Deepgram Flux: model profile

Deepgram Flux is a real-time conversational speech recognition model for voice agents that combines streaming speech-to-text with model-native turn detection, interruption handling, and a structured turn-state machine over a WebSocket API.

Specifications

Developer	Deepgram
Released	October 1, 2025 (launch article); October 2, 2025 (developer changelog); Flux Multilingual GA April 29, 2026
Model type	Conversational speech recognition (CSR): streaming speech-to-text with integrated turn detection
Languages	English (flux-general-en); 10 languages via Flux Multilingual (flux-general-multi)
Modes (batch / streaming)	Streaming, over the /v2/listen WebSocket endpoint
Latency	Vendor-reported: sub-300 ms turn detection; Coval benchmark reported 50% lower latency to first token than Nova-3
Throughput / concurrency	Not publicly disclosed. (A launch promotion allowed free use up to 50 concurrent connections during October 2025.)
Deployment	Deepgram cloud API; self-hosted deployments; Cloudflare Workers AI
Pricing	Flux English $0.0065/min PAYG; Flux Multilingual $0.0078/min PAYG; lower Growth-tier rates

Not disclosedParameters · Training data · License

Known limitations

Flux's internal turn detection cannot be disabled. Daily/Pipecat's February 2026 benchmark excluded Flux for this reason, since that benchmark tested STT under external turn-detection control.
Developer reports in Deepgram's GitHub discussions: missed short utterances, initial clipping after reconnects, misses on the acronym "PPF" in an automotive ordering flow, short or soft utterance drops in some multilingual settings, and SDK/protocol friction around the /v2/listen requirement.
Quantitative performance claims (50% lower first-token latency than Nova-3, equivalent WER) are mediated through Deepgram's summary of Coval benchmarking; the full supporting detail is not directly exposed in the public extracts the source reviewed.
Not publicly disclosed: parameter count, training data, license, full Flux team structure, exact original conception date, Flux-specific adoption metrics (active customers, call volume, revenue, enterprise customer roster), and the first self-hosted release date.

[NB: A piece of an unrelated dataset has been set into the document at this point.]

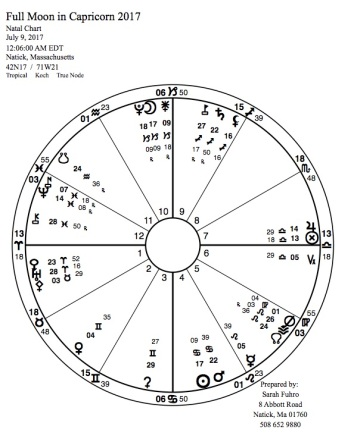 Full Moon in Capricorn 2017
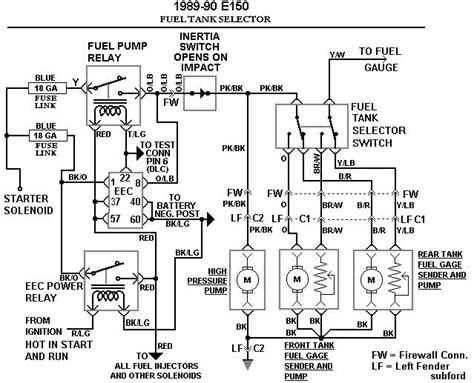 89 Ford E 250 Fuse Diagram by Ignition Wiring Diagram For 2005 Ford F150 Wiring Diagram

Full technical breakdown9 sections

Overview

Deepgram describes Flux as its "first conversational speech recognition model built specifically for voice agents," a streaming model that knows "when to listen, when to think, and when to speak," combining transcription with integrated end-of-turn detection and barge-in awareness. Deepgram positions Flux as a category beyond conventional ASR, in contrast to traditional transcription models paired with external VAD and endpointing, which the company argues produce brittle timing, awkward pauses, and higher integration complexity in production voice agents. Deepgram uses the term CSR (conversational speech recognition) for this category.

In Deepgram's model overview, Flux is recommended for real-time agents, customer support bots, and interactive turn-based experiences. Nova-3 remains the company's recommendation for general transcription, meetings, multilingual noisy audio, and far-field use cases that do not require turn-aware behavior.

Flux launched on October 1, 2025. Flux Multilingual reached general availability on April 29, 2026 with support for 10 languages in a single streaming model.

Capabilities and features

Flux's core architecture is a turn-state machine rather than a plain partial/final transcript stream. Deepgram documents five event types:

Update: arrives about every 0.25 seconds of transcribed audio.
StartOfTurn: recommended by Deepgram for barge-in because it is more reliable than external VAD and always contains a non-empty transcript.
EagerEndOfTurn: optional; only appears if configured.
TurnResumed: only follows an EagerEndOfTurn.
EndOfTurn: Deepgram guarantees that the final EndOfTurn transcript matches the immediately preceding EagerEndOfTurn transcript unless a TurnResumed occurs first.

Configuration controls include eot_threshold, eager_eot_threshold, and eot_timeout_ms. A Configure control message allows keyterms and thresholds to be updated mid-stream without disconnecting; Deepgram's docs describe this as "context injection for speech recognition," applicable to dynamic task phases such as OTP collection, medical terminology, or product-specific vocabulary. A CloseStream control message forces final processing before shutdown.

Flux uses the /v2/listen WebSocket endpoint rather than the older /v1/listen, with model names flux-general-en and flux-general-multi. Deepgram recommends 80 ms audio chunks and mono audio, and supports the encodings linear16, linear32, mulaw, alaw, opus, and ogg-opus, plus containerized WAV, Ogg/Opus, and, since January 2026, WebM/Opus.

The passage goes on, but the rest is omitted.